My friend Matt Frese requested an update on the primary poll analysis that compares apples to apples rather than RCP‘s penchant for bunging apples, oranges, and lemons into the bin together and basing their through-line on timing rather than polling methodology. He seemed to imply some skepticism on whether Joe Biden (D-decrepit) was really stagnating. I’d already been planning to run the numbers again and I think this will be something of a monthly feature going forward, so keep checking back!

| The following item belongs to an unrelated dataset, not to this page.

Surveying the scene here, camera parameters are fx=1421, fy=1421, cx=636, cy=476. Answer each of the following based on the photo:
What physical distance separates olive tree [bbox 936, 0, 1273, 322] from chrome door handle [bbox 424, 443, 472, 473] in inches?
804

I’m going to show you the graphs for the top five candidates (Biden, Elizabeth Warren, Bernie Sanders, Kamala Harris, and Pete Buttigieg). In the wake of his handling of the El Paso shooting, it seemed like Beto O’Rourke might benefit from a bit of a bump to get him into this conversation. So far, he has both put up some of his best polls in weeks lately but also failed to top 5% anywhere, so it’s not really worth including him (his graph would look like an extra-flat version of Buttigieg’s). By September, he might merit another graph and, frankly, Harris might lose her spot if current deceleration is to be believed. Analysis after the graphs…
Some analytical notes:
1. Convergence of Methodologies on Biden
Biden has bounced in some polls that were bearish on him and lost ground in some polls that were bullish. It’s hard to say if polls have altered their methodologies to mirror each other, which definitely happens, or if there’s just more consensus on Biden generally. What does seem clear is that Biden has a ceiling (for now, at least) and that it’s below where he was before the debates. Without the distracting green CNN line, he would definitely look very sluggish overall and that CNN line is catching up to the second debate tiny bump that he got from beating expectation before slowly deteriorating again.

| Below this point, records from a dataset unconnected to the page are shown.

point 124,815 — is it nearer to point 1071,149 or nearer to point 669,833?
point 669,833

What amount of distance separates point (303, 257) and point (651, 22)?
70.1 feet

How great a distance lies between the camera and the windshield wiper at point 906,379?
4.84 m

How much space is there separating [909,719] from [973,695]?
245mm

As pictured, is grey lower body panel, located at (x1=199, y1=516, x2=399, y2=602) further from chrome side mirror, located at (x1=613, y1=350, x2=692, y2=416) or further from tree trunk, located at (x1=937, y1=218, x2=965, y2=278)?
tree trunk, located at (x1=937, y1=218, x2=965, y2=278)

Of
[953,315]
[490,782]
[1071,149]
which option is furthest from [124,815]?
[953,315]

2. Kamala Harris Illustrates that Harvard-Harris is a Crap Poll
Harvard-Harris doesn’t poll often, but they don’t seem to be asking people when they do. No trend in all of the polling is more clear than Harris getting a huge bounce from the first debates and losing it all and possibly more from the second debates. Every poll reflects that except Harvard-Harris, which was just like “lolwut, she’s the same always.” Indeed, the not believing candidates change over time is a feature of Harvard-Harris, where nearly every candidate’s line is close to flat. They remain extra-bullish on Biden and extra-bearish on Warren, but I personally suspect this is because they’re using June data to generate more current polling numbers.

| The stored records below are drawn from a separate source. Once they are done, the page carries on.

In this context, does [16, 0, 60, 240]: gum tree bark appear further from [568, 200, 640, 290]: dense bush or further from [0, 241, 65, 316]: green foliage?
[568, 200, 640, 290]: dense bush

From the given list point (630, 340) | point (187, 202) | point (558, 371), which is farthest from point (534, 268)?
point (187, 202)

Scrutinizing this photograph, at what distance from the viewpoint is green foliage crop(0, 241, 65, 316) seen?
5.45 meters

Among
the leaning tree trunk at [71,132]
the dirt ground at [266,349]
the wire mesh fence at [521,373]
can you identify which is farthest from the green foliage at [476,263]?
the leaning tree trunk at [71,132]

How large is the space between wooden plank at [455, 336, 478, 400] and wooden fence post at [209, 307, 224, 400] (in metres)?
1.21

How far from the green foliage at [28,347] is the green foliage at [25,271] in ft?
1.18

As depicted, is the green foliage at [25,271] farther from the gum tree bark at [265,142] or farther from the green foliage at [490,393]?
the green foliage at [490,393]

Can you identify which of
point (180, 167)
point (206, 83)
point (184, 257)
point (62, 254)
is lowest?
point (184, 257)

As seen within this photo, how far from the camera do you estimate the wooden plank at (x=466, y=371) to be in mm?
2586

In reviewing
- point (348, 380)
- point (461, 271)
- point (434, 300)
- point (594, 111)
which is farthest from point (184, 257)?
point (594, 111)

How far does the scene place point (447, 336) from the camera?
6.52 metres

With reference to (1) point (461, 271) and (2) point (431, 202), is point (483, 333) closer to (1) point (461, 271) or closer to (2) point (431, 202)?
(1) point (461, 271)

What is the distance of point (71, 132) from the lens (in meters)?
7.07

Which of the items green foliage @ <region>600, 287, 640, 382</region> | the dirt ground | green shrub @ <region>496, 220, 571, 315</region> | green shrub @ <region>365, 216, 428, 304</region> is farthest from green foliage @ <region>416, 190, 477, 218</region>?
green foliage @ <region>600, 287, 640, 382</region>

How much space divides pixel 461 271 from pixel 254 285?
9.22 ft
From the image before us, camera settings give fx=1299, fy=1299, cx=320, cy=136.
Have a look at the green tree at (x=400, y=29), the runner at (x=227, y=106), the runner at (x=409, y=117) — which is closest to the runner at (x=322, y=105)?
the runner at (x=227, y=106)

3. Warren Continues to be the Slow-n-Steady Tortoise in the Race
She’s behind Biden, but she continues to build steady momentum gains that show a clearer positive trend than any other candidate. If she has a ceiling, she hasn’t found it yet. Especially notable here is the FOX News poll, which was once quite bearish on her and now shows her surging. The polls that still don’t like Warren are Harvard-Harris (see above) and The Hill/HarrisX, which notably has all five candidates down in its last poll, a result that is really hard to square with reality unless they started allowing more uncertainty in their methodology. It’s also possible that they just found a lot more ambivalent people or that ambivalence is rising in the primaries, which is a reasonable conclusion from the generally ugly second debates.
4. Sanders is Extra-Noisy
The least conclusive graph of the set is Bernie’s, which is all over the map. Other than Politico/Morning Consult, which hilariously seems to benchmark their poll by Bernie being between 18-20% (disproportionately bullish), some polls think he’s tanking and others that he’s surging. And it doesn’t really align by whether they generally like or dislike Bernie. So this needs some time to shake out. You can make almost any case you want for where the Bern is being felt at present. Though it’s worth noting he’s recently come out ahead in two state-level polls, in NH and CO, so that could be a trend to watch. State-level polling obviously matters much more in a primary and a general election, as pollsters learned the hard way in 2016.
Finally, I will leave you with my new Warren + Sanders graph that I put on Facebook a while back. This is on the exact same X-axis as Biden’s graph, so it’s directly comparable. It also shows that (Warren + Sanders) as a group is ahead of Biden in all but two polls (the ones with Harris in their name), bucking the notion of Biden as a runaway front-runner just a bit and illustrating that the progressive lane is expanding, if in fact there are lanes at all in the primary, which is probably dubious.